Computer vision starts with input intuition. Before classification, detection, or segmentation, you need to know what an image looks like as numbers.

See the Image Pipeline First

Vision basics chapter learning flow

Pixel RGB grid diagram

Image array shape and channel map

The first mental model is simple: image = height × width × channels. Most later bugs come from shape, channel order, coordinates, or color-space confusion.

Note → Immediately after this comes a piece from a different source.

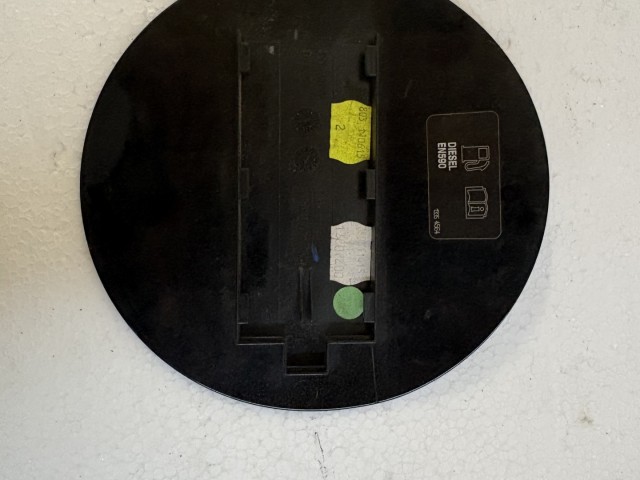 Opel Astra J Kombi Tankajtó Z22C fekete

Run a Tiny Image Shape Check

This toy image has 2 rows, 3 columns, and RGB values.

image = [
[[255, 0, 0], [0, 255, 0], [0, 0, 255]],
[[255, 255, 255], [0, 0, 0], [128, 128, 128]],
]

height = len(image)
width = len(image[0])
channels = len(image[0][0])
top_left_pixel = image[0][0]

print("shape:", (height, width, channels))
print("top_left_pixel:", top_left_pixel)

Expected output:

shape: (2, 3, 3)
top_left_pixel: [255, 0, 0]

If your code reads a real image with the wrong shape or channel order, every later model result becomes harder to trust.

Learn in This Order

StepReadPractice Output
1Image representationExplain pixel, channel, height, width, RGB/BGR
2OpenCV basicsLoad, view, crop, resize, and save an image
3Basic processingTry grayscale, threshold, blur, edge, and simple filters

Pass Check

You pass this chapter when you can inspect an image shape, crop a region by coordinates, explain channel order, and save one processed result for your README.